Vittorio tapped his baton. The violinists looked up. “May we go from here again please?” he said, flipping the huge pages of the score back to the opening measures.
“Alba, let’s keep the resonance of the first time you played it.”
He turned back to the orchestra before he registered her expression. He’d never given her a correction like that, especially not in front of all the others. The orchestra were also recent graduates from the academy in Paris. The fact that he and Alba were a couple was not lost on them, especially the first violinist who took it upon himself to comment on the first whiff of the lovers’ tiffs at any chance he could.

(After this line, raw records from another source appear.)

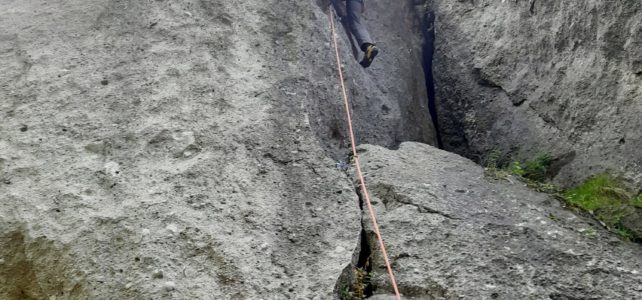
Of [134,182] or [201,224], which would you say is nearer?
[201,224]

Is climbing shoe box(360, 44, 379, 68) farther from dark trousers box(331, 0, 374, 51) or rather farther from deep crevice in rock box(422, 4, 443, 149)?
deep crevice in rock box(422, 4, 443, 149)

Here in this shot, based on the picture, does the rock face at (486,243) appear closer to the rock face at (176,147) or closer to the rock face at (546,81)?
the rock face at (176,147)

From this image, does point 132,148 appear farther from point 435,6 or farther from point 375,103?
point 435,6

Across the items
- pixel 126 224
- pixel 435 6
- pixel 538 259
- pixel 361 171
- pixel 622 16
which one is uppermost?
pixel 622 16

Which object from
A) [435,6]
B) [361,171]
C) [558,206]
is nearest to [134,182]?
[361,171]

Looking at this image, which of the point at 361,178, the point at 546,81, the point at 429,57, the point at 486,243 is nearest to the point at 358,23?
the point at 429,57

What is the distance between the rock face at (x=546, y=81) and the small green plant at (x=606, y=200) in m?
0.14

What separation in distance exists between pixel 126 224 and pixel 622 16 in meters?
5.02

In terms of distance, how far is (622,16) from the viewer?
574 cm

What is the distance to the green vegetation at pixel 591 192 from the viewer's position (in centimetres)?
532

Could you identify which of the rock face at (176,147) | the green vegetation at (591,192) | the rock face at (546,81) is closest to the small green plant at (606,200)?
the green vegetation at (591,192)

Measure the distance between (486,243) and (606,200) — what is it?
1.41 metres

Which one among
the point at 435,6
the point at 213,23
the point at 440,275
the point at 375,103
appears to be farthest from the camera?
the point at 435,6

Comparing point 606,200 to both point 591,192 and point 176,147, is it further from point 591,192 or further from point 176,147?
point 176,147
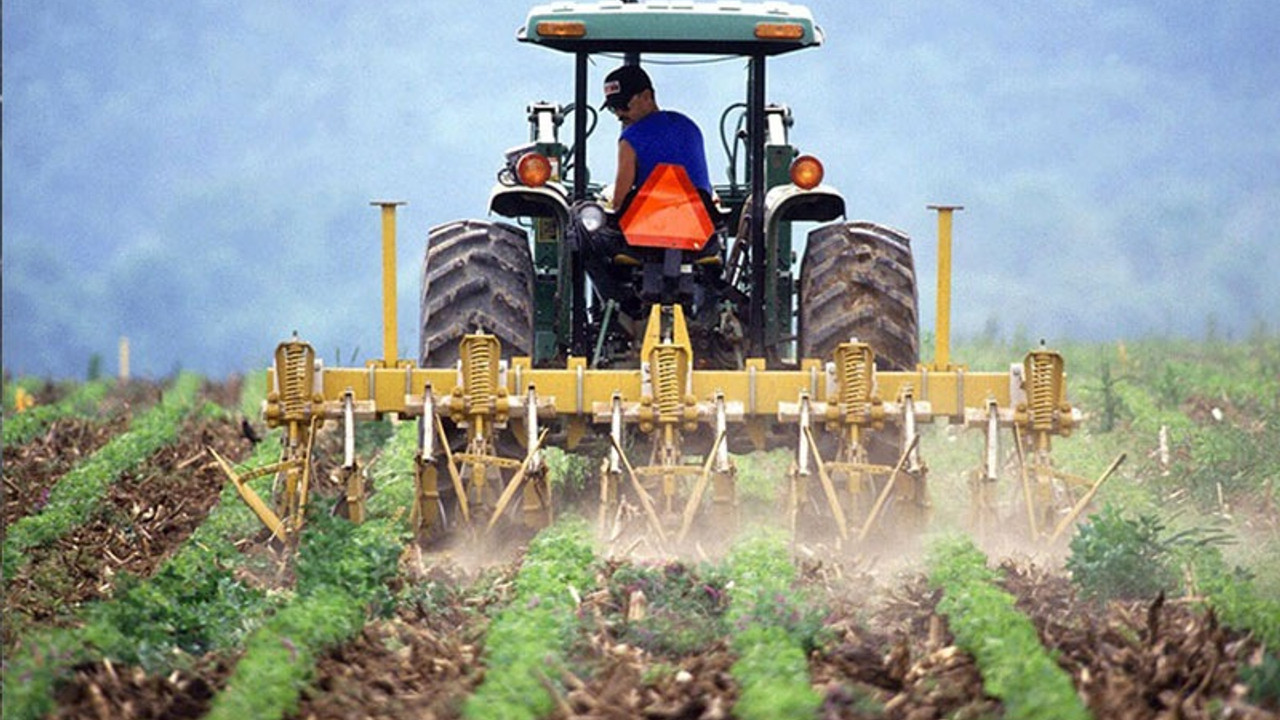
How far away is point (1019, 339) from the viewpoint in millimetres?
23734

Vittorio lifted his baton, as he swung down the orchestra’s brass burst with the opening melody of Tchaikovsky’s Piano Concerto no. 1. The strings replied. Vittorio’s arms swung in large circular motions. Then a silence. Alba watched his upbeat and then her piano percussed the opening chords, sweeping up the keyboard, as the orchestra and piano swelled together.
Vittorio threw his hands down. The musicians fell silent.
“We can’t go over this again, Alba, there’s no time!”
She took her hands off the keys.
“Back in twenty minutes everyone—is that okay, Pierre?” Vittorio called out to the stage manager seated in the wings.